Exercise objective
Echo the data from the line containing "With respect to" through the end of the data, both ends included, leaving out any pictures.

Image and question data
——

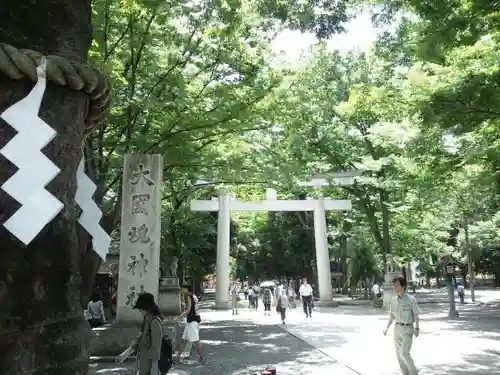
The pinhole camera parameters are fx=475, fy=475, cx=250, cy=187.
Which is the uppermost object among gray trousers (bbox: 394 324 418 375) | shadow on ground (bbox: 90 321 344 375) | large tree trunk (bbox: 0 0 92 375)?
large tree trunk (bbox: 0 0 92 375)

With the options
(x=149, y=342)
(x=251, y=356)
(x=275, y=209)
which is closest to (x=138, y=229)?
(x=251, y=356)

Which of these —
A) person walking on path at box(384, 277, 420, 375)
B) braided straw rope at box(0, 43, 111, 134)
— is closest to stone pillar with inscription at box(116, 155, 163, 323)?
person walking on path at box(384, 277, 420, 375)

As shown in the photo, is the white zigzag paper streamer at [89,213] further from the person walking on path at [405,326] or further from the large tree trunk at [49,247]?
the person walking on path at [405,326]

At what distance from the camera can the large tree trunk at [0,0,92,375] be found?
1438mm

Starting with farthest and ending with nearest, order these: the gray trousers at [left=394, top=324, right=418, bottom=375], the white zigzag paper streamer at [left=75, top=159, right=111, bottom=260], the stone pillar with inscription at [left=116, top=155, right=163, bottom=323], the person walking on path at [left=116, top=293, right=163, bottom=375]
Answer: the stone pillar with inscription at [left=116, top=155, right=163, bottom=323] < the gray trousers at [left=394, top=324, right=418, bottom=375] < the person walking on path at [left=116, top=293, right=163, bottom=375] < the white zigzag paper streamer at [left=75, top=159, right=111, bottom=260]

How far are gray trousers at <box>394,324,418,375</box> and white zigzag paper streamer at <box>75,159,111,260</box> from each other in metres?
5.28

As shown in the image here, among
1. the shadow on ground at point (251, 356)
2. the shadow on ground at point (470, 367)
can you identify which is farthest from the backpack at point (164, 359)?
the shadow on ground at point (470, 367)

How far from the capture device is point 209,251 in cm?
3123

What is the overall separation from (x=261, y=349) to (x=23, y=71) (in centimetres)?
974

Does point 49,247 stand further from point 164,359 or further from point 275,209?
point 275,209

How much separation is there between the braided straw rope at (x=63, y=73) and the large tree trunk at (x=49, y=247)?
1.8 inches

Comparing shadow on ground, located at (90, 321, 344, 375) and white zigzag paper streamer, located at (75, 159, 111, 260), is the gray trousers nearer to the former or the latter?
shadow on ground, located at (90, 321, 344, 375)

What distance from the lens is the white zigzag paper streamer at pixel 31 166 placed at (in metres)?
1.51

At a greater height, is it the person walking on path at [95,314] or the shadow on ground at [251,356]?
the person walking on path at [95,314]
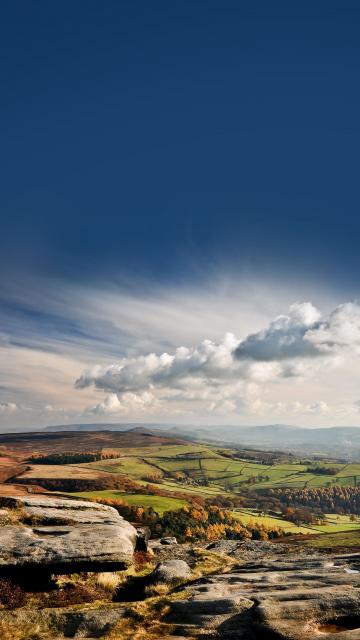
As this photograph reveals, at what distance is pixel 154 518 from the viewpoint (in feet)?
350

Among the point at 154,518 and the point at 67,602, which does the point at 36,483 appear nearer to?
the point at 154,518

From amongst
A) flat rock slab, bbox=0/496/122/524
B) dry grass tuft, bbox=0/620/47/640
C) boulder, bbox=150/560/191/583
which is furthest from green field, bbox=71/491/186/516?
dry grass tuft, bbox=0/620/47/640

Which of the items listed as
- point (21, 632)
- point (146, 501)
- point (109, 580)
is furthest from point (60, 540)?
point (146, 501)

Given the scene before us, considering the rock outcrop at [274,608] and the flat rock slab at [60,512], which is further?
the flat rock slab at [60,512]

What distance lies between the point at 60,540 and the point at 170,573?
884 cm

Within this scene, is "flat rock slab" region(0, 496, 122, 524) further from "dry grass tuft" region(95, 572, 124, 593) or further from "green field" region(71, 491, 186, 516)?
"green field" region(71, 491, 186, 516)

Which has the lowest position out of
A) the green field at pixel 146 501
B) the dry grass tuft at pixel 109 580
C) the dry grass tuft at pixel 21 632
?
the green field at pixel 146 501

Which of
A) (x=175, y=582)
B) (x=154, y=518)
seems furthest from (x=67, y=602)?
(x=154, y=518)

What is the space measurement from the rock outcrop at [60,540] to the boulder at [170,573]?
248cm

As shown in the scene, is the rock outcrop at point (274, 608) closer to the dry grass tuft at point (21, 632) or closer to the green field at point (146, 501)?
the dry grass tuft at point (21, 632)

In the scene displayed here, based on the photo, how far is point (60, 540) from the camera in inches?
1224

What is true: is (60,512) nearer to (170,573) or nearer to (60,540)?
(60,540)

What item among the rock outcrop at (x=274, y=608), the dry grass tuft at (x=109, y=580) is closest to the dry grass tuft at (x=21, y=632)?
the rock outcrop at (x=274, y=608)

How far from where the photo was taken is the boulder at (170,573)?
99.8 ft
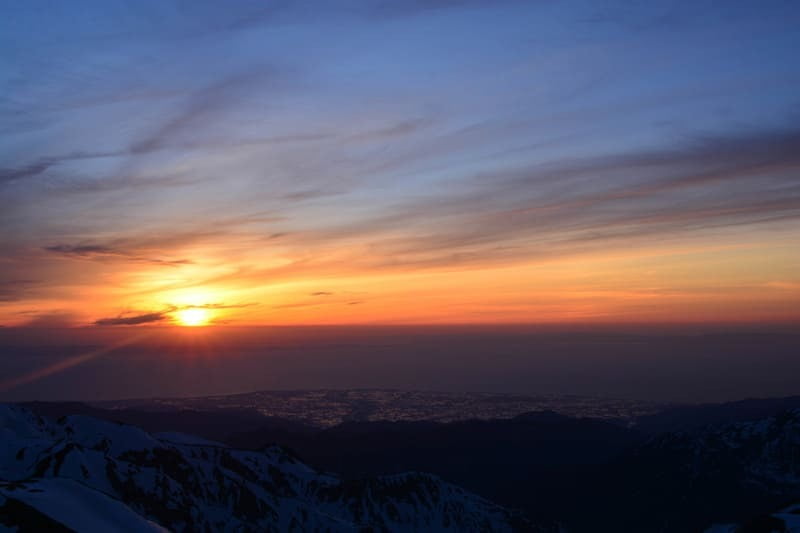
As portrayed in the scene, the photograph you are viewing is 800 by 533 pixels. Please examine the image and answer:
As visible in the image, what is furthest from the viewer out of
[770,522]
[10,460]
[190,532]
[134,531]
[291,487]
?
[291,487]

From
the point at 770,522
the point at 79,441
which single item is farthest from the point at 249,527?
the point at 770,522

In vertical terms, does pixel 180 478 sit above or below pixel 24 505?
below

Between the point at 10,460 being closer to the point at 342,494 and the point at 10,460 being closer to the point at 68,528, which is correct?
the point at 68,528

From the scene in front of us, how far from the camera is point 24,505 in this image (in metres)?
69.2

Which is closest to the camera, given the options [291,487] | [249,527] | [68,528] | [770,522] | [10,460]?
[68,528]

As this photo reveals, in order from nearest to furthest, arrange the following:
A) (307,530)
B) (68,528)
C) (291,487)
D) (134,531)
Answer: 1. (68,528)
2. (134,531)
3. (307,530)
4. (291,487)

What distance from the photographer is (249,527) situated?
486ft

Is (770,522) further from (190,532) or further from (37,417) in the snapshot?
(37,417)

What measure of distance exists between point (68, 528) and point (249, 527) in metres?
86.3

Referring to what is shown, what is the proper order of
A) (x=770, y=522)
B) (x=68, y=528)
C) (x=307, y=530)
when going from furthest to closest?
(x=307, y=530) < (x=770, y=522) < (x=68, y=528)

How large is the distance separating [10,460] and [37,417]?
53.1 m

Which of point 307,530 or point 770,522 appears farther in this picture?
point 307,530

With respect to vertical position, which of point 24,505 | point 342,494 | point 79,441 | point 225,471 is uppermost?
point 24,505

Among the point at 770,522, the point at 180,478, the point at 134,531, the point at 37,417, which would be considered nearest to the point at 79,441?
the point at 37,417
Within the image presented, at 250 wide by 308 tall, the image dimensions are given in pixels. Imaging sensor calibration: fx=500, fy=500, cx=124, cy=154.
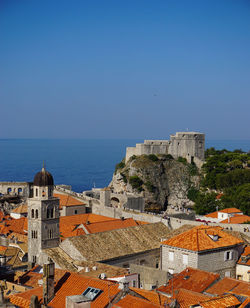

——

Exercise result
With respect to vertical position, which of point 24,505 | point 342,494 | point 79,441 | point 225,471 is uppermost?
point 24,505

Among the point at 770,522, the point at 180,478, the point at 134,531, the point at 37,417, which would be considered nearest to the point at 79,441?
the point at 37,417
Within the image presented, at 250 wide by 308 tall, the image dimensions are given in pixels. Imaging sensor calibration: fx=500, fy=500, cx=124, cy=154.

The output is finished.